Literatur:Die Stimme der Kurden ist verstummt

Haydar Isik

In seinen Büchern hat Haydar Işık, hier bei einer Lesung in der Brucker Aumühle 2014, die Geschichte der Kurden erzählt. Aus seinem Heimatland, der Türkei, wurde er dafür 1982 ausgebürgert.

(Foto: Günther Reger)

Haydar Işık war einer der großen Intellektuellen seines Volkes. Jahrzehnte lang hat er von Maisach aus über dessen tragisches Schicksal geschrieben. Nun ist er im Alter von 84 Jahren verstorben

Von Florian J. Haamann

Kämpfen, das konnte der Schriftsteller Haydar Işık wie nur wenige. Nicht mit Gewalt und Unterdrückung, wie es die, gegen die er sein Leben lang angeschrieben hat, tun. Sondern mit Worten. Worten, die so mächtig waren, dass die, die die Macht an sich gerissen hatten, Işık, dem Kurden, dafür seine Heimat nahmen. 1982 hat ihn Kenan Evren, der zwei Jahre zuvor durch einen Militärputsch zum türkischen Staatspräsidenten geworden war, ausbürgern lassen. Işık war 1974 nach Maisach gekommen, um in Deutschland Gastarbeiterkinder zu unterrichten. Vor allem aber hatte er sich damals schon zu einem der wichtigsten Intellektuellen und einer unüberhörbaren Stimme der Kurden entwickelt. Eine Rolle, die er bis zuletzt ausgefüllt hat.

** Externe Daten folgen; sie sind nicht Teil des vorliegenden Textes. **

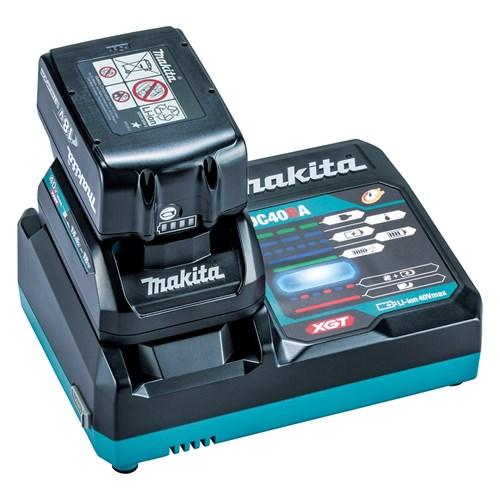 Makita 18V Battery Adaptor for XGT Charger (ADP10) 191C11-5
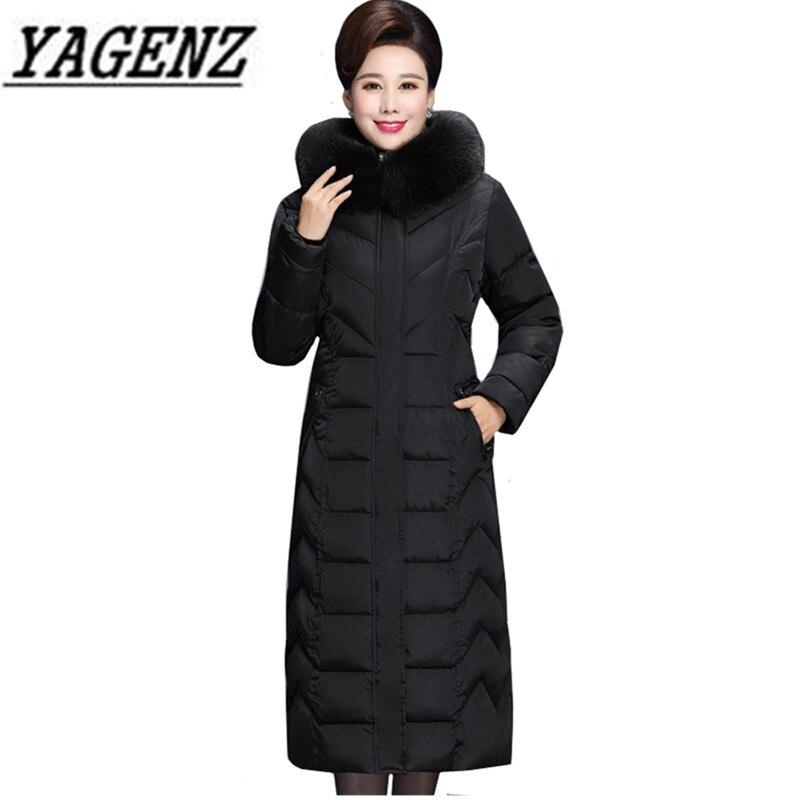 ฤดูหนาว X ยาว Fur สำหรับวัยกลางคนผู้หญิง Parkas Warm หนา Hooded Coat ขนาดใหญ่ลงผ้าฝ้ายหญิงเสื้อกันหนาว 6XL-ใน เสื้อกันลม จาก เสื้อผ้าสตรี บน   2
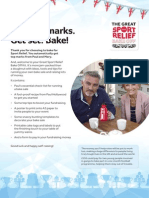 Sport Relief Bake Off Kit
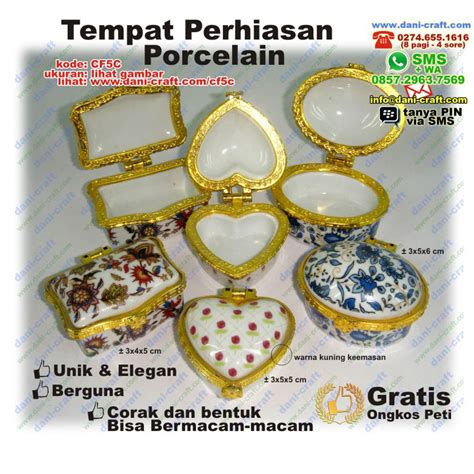 Souvenir Bukutamu Renda Emas Perak Cjc5 souvenir tempat perhiasan makalah artikel menurut ahli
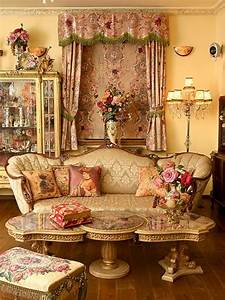 30, Adorable, And, Elegant, French, Country, Decor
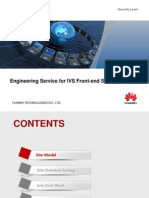 Engineering Service Subcontract for IVS Front-End Site20130703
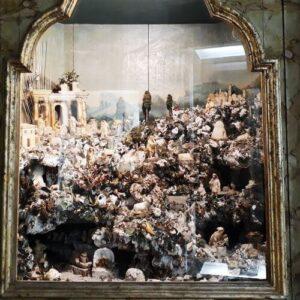 """義大利埃里切 Erice (西西里語 Èrici) 必玩 - Museo comunale """"Antonio Cordici"""" 安東尼奧·科迪奇博物館"""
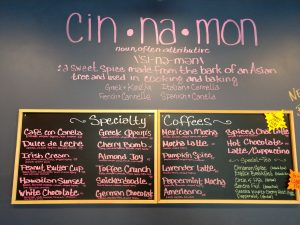 Cinnamon Cafe specialty coffees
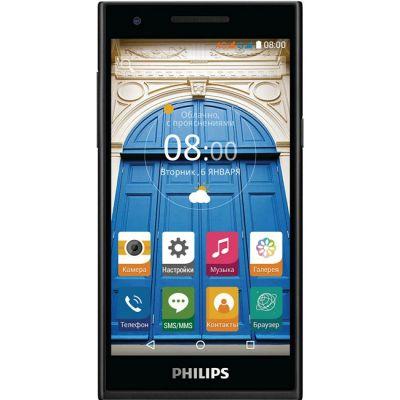 Смартфон Philips S396 LTE Black 867000130473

Der Preis, den der 1938 geborene Işık dafür gezahlt hat, war hoch. Fast vier Jahrzehnte lang konnte er seine türkische Heimat nicht besuchen, weil ihn dort ein Prozess erwartete. Erst 2015 ging bei seinem Anwalt eine "Garantiebescheinigung" aus Ankara ein. Er dürfe sich vier Monate frei in der Türkei bewegen, wenn er dafür vor einem Gericht aussage. Işık zweifelt, ob er sich drauf einlassen soll. "Ich bin jetzt 77 Jahre alt. Wenn die mich für fünf bis zehn Jahre ins Gefängnis stecken, sterbe ich dort", hat er damals gegenüber der Süddeutschen Zeitung gesagt. Trotzdem geht er das Risiko ein, reist am 16. März in die Türkei. Alles geht gut, er trifft erstmals seine Enkel, sieht seine Kinder aus erster Ehe nach langer Zeit wieder, besucht sein Heimatdorf, das Grab seiner Eltern, an deren Beerdigung er nicht hatte teilnehmen können.

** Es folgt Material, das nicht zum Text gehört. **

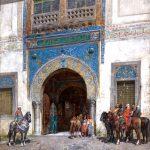 Alberto-Pasini-In-attesa-del-sultano-circa-1895-olio-su-tela.-1-150x150
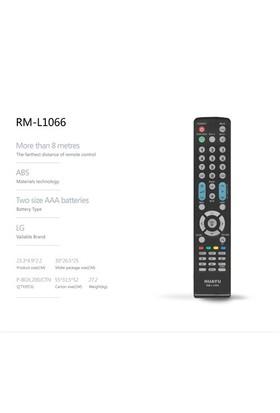 Huayu Rml-1066 Lg Lcd Tv Kumandasi
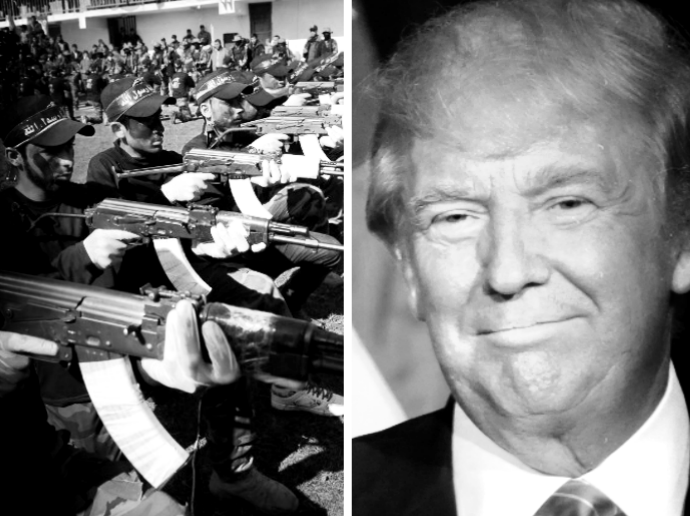 screen-shot-2016-12-12-at-8-56-07-am
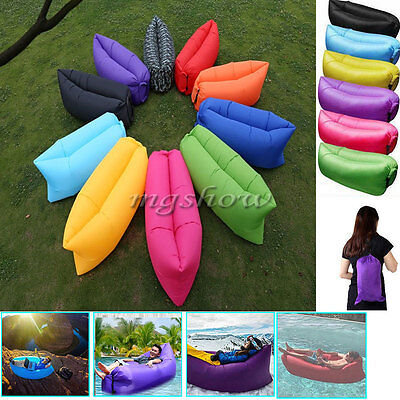 Air Chair Inflatable Sofa Air Bed Lounger Chair Sleeping Bag Mattress Seat Couch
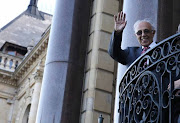 Ahmed Kathrada on the balcony of the City Hall where he received the Freedom of the City from Mayor of Cape Town Patricia de Lille during a ceremony on November 26, 2015.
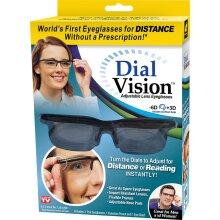 NEW DIAL VISION ADJUSTABLE LENS EYES GLASSSES FOCUS READING TV DRIVING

Dass es die Türkei ernst meint mit seiner Verfolgung, musste er bereits 2007 erleben. Damals ist er eingeladen, in Sydney einen Vortrag zu halten. Am Flughafen wird er von der Polizei in Empfang genommen und erfährt, dass er auf der Fahndungsliste von Interpol steht. Erst nach einem langen Gespräch wird er freigelassen. Und auch in Deutschland gerät er einmal ins Visier der Sicherheitsbehörden. Wegen angeblicher Nähe zu der als Terrororganisation eingestuften kurdischen Arbeiterpartei sitzt er zwölf Tage in Haft. Weil ihm nichts Strafbares nachgewiesen werden kann, wird er freigelassen.

Işıks großes Thema war das Massaker der türkischen Armee an den Kurden in der Provinz Dersim in den Jahren 1937/38 bei dem Zehntausende Menschen umgekommen sein sollen. Kurz bevor er dort geboren wurde. Monatelang, hat er einmal erzählt, habe sich seine Mutter mit ihm in den Bergen versteckt. Die Geschichten mit denen er aufwächst, sind Erzählungen von Gewalt, Mord, Angst. "Das hat sich wie ein Stein auf meine Brust gelegt, von da an habe ich überlegt, was ich tun kann", erinnerte sich Işık 2017. Im Schreiben findet er seinen Weg, etwas zu tun. Und er schreibt viel: Über das Massaker und über die Kurden, ihre Traditionen, ihre Geschichte, ihren Kampf für die Freiheit. Seine Bücher hat er auf türkisch verfasst. Kurdisch, die Sprache seiner Kindheit, war ihm in der Schule ausgetrieben worden.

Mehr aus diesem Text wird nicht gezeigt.